Count how many lines in the records below contain the word "title", and reply with only that number.
─── The input ───
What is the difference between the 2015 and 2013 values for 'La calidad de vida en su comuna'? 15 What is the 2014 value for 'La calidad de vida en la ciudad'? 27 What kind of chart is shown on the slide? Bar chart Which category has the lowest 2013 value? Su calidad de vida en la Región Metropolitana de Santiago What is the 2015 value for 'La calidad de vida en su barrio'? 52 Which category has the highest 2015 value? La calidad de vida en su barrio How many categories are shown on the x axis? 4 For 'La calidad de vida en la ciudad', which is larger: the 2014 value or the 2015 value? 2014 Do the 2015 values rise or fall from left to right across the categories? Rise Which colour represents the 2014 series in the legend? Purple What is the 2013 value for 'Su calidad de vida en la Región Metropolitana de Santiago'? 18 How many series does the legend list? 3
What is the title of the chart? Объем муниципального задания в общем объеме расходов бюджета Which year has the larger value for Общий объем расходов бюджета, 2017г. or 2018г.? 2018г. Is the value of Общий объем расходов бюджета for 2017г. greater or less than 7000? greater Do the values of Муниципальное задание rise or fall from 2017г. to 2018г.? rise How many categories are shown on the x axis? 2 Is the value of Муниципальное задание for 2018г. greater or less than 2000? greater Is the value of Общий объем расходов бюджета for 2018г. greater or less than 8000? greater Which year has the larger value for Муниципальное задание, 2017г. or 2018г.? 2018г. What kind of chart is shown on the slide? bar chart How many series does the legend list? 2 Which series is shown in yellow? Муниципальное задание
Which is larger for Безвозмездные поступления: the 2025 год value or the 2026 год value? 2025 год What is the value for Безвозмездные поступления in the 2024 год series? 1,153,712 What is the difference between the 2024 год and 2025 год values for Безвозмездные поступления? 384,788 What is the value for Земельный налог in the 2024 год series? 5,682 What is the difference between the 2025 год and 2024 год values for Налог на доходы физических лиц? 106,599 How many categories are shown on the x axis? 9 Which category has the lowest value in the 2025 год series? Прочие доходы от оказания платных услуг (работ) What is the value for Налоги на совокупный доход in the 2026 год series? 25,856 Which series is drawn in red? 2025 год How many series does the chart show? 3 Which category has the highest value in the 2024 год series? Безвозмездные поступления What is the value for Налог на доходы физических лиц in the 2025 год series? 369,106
───
─── The input ───
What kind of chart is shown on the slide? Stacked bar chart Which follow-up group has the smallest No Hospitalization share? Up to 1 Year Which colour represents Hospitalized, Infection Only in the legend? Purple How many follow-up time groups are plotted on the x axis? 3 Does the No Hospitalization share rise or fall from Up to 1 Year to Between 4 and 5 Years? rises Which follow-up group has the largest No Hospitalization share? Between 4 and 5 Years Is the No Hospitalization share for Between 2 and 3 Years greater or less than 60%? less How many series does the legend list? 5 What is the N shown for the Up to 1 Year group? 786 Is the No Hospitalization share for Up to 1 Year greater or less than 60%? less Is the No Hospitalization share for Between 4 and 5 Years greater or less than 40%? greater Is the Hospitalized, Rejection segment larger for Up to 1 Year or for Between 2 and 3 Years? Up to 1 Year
───
─── The input ───
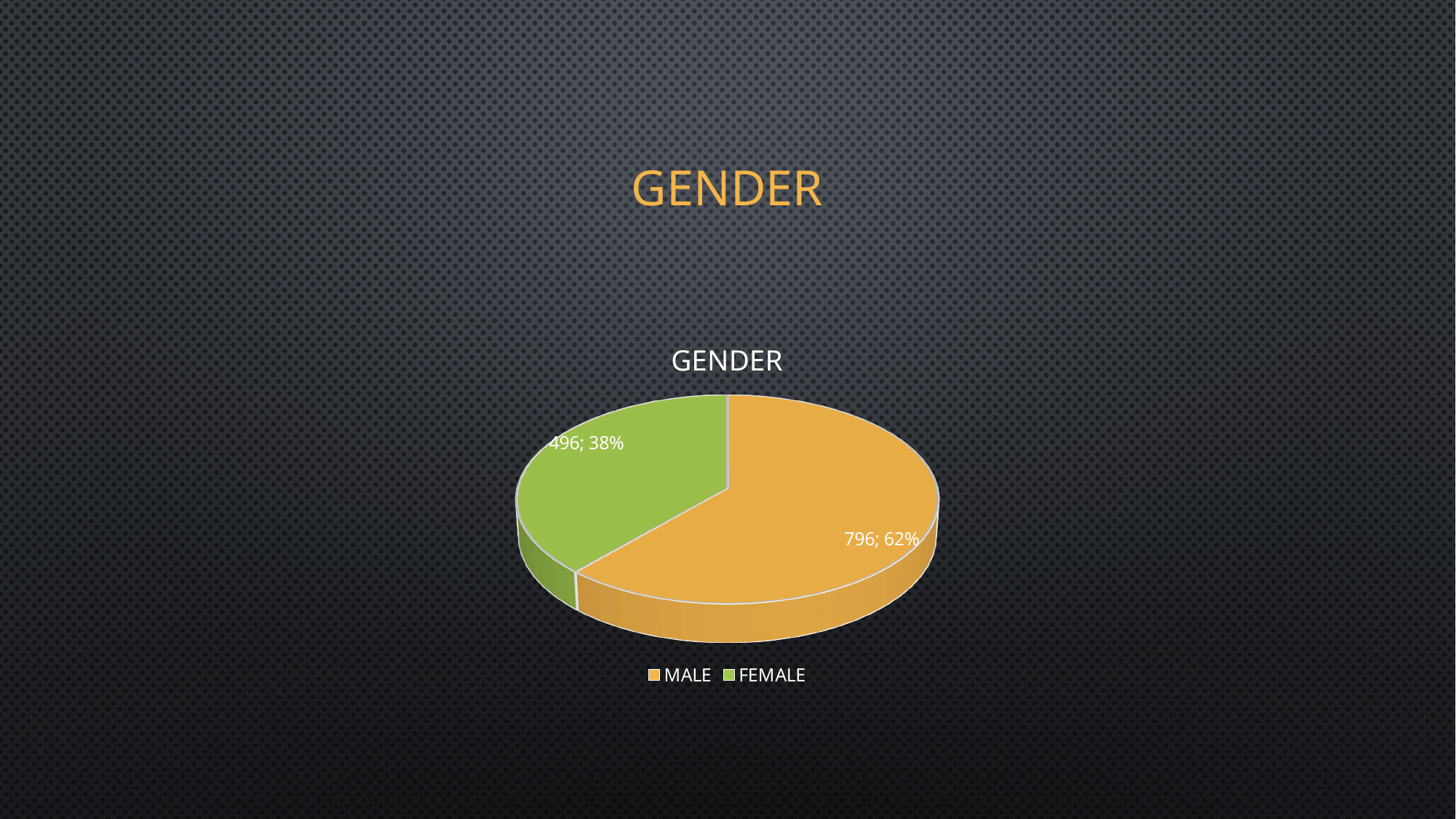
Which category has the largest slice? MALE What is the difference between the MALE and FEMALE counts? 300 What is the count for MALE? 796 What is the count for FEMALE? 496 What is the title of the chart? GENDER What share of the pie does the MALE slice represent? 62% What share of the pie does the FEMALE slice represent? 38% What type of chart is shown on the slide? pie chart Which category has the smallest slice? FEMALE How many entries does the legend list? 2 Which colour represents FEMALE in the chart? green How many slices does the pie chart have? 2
───
*Expected answer*
2